When Nephi wrote his record, this sentence came immediately after his discussion of Jehovah’s instructions to him. There was no chapter break. Nevertheless, when Orson Pratt broke up Nephi’s longer chapter into smaller ones, he recognized that there is a change in the story at this point. What Orson Pratt missed was that Nephi used his father’s tent as a dividing phrase.

In 1 Nephi 2:15 we saw the short sentence “and my father dwelt in a tent.” That phrase ended the section of Nephi’s writing where the main figure had been his father, Lehi. After that transition, Nephi becomes the focus of all the stories.

The first introduction to these Nephi-oriented stories is found in 1 Nephi 2:16-24, when Nephi indicated that he had prayed for confirmation of his father’s prophetic call.
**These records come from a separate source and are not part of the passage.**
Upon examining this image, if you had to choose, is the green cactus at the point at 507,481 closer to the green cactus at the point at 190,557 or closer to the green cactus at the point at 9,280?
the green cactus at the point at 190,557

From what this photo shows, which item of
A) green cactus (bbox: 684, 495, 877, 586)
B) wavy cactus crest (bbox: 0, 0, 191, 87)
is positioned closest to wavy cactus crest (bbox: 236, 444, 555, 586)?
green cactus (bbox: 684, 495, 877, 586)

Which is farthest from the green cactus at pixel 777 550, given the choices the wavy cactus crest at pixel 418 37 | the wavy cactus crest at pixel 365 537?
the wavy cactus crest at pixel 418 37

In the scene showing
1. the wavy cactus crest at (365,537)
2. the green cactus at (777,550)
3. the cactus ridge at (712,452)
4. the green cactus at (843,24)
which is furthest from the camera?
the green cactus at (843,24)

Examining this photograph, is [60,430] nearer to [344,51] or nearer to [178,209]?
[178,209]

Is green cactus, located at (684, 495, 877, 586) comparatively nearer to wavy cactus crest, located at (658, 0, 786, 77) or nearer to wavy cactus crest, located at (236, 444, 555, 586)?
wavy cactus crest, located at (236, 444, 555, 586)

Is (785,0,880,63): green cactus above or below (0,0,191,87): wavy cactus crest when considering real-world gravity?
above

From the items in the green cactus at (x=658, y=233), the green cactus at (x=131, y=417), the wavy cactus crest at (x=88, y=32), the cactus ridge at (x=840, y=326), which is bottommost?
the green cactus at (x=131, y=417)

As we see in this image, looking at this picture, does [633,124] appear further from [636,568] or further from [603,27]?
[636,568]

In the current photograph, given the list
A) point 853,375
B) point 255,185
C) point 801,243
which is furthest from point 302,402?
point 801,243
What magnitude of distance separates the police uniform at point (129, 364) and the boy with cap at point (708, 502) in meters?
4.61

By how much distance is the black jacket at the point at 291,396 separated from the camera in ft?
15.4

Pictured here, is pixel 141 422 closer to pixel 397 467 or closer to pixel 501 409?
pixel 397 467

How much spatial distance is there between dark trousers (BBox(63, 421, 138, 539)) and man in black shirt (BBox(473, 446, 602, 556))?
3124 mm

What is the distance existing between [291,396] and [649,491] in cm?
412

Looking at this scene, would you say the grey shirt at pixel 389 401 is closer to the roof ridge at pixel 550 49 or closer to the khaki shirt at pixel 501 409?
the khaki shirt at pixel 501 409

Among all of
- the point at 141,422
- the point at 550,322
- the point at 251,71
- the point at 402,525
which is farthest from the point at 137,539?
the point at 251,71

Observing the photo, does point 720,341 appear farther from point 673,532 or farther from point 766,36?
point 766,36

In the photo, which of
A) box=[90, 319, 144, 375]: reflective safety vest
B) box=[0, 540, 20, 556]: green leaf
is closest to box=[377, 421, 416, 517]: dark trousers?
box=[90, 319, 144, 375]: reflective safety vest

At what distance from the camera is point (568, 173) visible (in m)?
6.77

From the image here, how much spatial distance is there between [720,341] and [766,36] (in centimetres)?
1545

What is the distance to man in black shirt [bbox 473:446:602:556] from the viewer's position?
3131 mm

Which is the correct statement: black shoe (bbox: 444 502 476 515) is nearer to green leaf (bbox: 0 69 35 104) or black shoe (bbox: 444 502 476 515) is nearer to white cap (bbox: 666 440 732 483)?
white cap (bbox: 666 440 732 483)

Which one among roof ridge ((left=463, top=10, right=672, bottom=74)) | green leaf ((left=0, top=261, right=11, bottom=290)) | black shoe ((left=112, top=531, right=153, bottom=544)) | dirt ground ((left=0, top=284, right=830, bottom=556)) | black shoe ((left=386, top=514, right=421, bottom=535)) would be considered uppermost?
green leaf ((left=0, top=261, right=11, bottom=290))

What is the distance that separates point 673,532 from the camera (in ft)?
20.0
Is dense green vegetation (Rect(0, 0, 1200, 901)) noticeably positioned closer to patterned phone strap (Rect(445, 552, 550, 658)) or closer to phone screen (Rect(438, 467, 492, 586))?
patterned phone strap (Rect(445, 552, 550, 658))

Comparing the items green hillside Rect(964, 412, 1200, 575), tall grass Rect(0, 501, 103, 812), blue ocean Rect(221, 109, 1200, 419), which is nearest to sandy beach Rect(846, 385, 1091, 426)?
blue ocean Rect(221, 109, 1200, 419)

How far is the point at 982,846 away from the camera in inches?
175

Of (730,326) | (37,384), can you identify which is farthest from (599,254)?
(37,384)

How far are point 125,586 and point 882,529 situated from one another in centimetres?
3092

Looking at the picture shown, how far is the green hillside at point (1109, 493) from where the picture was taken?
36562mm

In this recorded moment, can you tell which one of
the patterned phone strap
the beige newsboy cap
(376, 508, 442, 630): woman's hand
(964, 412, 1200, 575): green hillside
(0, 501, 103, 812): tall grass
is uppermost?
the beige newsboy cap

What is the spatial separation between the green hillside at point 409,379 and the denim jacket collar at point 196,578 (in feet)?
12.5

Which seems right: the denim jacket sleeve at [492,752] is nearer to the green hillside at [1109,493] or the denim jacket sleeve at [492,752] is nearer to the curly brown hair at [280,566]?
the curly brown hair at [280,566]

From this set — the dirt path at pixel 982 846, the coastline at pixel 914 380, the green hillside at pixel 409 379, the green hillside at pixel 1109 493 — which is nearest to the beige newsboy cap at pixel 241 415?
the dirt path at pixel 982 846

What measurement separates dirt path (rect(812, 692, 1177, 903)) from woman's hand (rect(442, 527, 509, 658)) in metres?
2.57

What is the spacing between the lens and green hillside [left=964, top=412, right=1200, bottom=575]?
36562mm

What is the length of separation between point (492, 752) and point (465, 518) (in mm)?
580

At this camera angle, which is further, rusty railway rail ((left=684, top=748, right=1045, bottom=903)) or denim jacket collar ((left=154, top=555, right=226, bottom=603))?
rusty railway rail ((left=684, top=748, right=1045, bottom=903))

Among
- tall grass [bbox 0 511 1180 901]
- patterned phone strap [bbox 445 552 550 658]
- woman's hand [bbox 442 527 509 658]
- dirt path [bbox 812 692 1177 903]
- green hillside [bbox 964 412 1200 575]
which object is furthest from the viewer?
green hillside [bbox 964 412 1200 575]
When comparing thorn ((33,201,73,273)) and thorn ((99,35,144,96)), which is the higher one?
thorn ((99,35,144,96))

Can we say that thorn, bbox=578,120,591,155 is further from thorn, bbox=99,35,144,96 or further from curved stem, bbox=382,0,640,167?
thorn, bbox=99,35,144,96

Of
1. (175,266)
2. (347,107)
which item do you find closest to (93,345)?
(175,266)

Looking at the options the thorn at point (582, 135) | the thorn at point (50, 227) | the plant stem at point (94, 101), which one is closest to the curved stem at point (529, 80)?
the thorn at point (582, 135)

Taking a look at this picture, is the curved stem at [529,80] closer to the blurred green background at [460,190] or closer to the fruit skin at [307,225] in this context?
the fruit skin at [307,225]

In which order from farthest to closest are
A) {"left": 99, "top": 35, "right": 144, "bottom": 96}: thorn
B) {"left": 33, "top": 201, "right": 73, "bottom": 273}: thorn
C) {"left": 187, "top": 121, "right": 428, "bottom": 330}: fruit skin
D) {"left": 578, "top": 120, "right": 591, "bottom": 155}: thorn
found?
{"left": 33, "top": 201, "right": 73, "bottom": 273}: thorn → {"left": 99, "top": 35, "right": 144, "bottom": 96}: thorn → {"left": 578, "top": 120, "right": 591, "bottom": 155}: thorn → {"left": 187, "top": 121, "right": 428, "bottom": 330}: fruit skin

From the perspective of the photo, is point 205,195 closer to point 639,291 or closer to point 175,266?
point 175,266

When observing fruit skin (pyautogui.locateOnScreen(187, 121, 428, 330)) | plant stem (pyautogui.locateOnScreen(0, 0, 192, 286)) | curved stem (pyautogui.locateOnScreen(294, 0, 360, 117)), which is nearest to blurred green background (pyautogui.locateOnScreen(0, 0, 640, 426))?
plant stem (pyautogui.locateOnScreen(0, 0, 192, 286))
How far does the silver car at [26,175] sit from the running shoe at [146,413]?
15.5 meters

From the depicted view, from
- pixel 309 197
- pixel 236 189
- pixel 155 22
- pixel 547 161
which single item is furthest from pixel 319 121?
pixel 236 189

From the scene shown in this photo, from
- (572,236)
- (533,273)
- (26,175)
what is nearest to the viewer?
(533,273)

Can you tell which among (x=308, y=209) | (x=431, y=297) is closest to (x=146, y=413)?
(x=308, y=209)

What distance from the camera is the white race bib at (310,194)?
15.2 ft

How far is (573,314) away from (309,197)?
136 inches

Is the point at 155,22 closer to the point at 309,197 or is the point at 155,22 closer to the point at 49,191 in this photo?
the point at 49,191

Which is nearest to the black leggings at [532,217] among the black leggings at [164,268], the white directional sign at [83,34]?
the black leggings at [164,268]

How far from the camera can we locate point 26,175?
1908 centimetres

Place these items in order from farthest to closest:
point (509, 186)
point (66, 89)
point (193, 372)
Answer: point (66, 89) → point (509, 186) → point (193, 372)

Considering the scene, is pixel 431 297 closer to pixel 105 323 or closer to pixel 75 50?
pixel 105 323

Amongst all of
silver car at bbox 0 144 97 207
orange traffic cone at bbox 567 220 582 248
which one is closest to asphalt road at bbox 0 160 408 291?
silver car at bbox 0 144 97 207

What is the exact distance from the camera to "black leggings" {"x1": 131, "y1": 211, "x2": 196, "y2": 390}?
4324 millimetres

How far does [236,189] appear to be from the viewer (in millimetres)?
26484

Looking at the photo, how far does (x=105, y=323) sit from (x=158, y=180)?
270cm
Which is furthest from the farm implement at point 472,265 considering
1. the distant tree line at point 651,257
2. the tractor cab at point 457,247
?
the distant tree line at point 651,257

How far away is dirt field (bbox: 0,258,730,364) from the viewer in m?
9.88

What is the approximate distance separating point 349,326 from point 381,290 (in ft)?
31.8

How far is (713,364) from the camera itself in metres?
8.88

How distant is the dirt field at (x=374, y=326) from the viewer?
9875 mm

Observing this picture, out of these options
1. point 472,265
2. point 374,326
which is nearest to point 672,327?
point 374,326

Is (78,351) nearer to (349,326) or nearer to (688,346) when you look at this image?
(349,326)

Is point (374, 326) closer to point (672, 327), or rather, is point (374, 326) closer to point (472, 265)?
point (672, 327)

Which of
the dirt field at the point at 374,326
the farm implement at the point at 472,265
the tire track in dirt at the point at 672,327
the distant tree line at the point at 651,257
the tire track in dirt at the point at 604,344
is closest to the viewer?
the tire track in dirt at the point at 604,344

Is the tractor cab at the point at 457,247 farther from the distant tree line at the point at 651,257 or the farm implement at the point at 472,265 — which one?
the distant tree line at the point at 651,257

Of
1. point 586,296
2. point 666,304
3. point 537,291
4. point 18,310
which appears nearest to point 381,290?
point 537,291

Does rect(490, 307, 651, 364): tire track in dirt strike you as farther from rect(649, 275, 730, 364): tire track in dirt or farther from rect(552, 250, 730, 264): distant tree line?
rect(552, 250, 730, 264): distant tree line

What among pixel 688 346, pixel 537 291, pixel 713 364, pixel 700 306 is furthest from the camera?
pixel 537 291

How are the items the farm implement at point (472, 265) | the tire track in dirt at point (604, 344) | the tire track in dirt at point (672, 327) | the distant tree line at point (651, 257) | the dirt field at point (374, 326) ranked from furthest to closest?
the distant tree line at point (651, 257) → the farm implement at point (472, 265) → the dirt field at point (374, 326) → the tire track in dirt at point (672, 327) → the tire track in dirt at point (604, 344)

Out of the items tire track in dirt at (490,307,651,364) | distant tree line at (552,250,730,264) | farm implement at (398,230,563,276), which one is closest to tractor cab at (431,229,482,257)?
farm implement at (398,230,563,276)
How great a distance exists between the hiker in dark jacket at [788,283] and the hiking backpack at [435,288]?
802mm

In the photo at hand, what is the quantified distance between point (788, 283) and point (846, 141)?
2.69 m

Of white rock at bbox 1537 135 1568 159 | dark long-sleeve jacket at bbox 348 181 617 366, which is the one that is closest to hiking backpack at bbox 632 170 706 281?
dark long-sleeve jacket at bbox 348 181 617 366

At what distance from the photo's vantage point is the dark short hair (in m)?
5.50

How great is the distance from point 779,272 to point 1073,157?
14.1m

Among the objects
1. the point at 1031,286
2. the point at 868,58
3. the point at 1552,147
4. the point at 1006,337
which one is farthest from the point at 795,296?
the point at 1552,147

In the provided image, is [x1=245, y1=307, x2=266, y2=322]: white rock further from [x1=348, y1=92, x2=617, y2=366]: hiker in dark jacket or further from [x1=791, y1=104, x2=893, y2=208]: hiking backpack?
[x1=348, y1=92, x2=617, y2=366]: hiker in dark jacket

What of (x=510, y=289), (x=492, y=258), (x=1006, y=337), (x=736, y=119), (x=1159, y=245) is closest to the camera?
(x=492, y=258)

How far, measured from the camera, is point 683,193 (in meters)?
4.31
Nephi received a revelation in response, and it was a revelation that served to call Nephi as the prophet of the new people in the new world. The prophetic revelation spoke of the choice land promised to Nephi. It spoke of Nephi as the ruler and teacher over his brothers. It spoke of how, when the Lamanites would not accept him, they would be a scourge to Nephi’s people. At the end of that content, Orson Pratt ended both the revelation and the chapter.

Nephi ended that story one verse later—a verse that simply says “And it came to pass that I, Nephi, returned from speaking with the Lord, to the tent of my father.” We can tell that Nephi made his conceptual division at this point because he mentions his father’s tent. He finishes speaking with Jehovah. That is important information. Where he went after that would generally be less interesting.

Nephi uses the return to his father’s tent as a literary phrase marking the boundary of a story. Returning to the tent ends the story of the revelation. It is also a transition, because it places Nephi before his father. With Nephi at his father’s tent, he is in place to begin the next story, which will be the story of the retrieval of the plates of brass.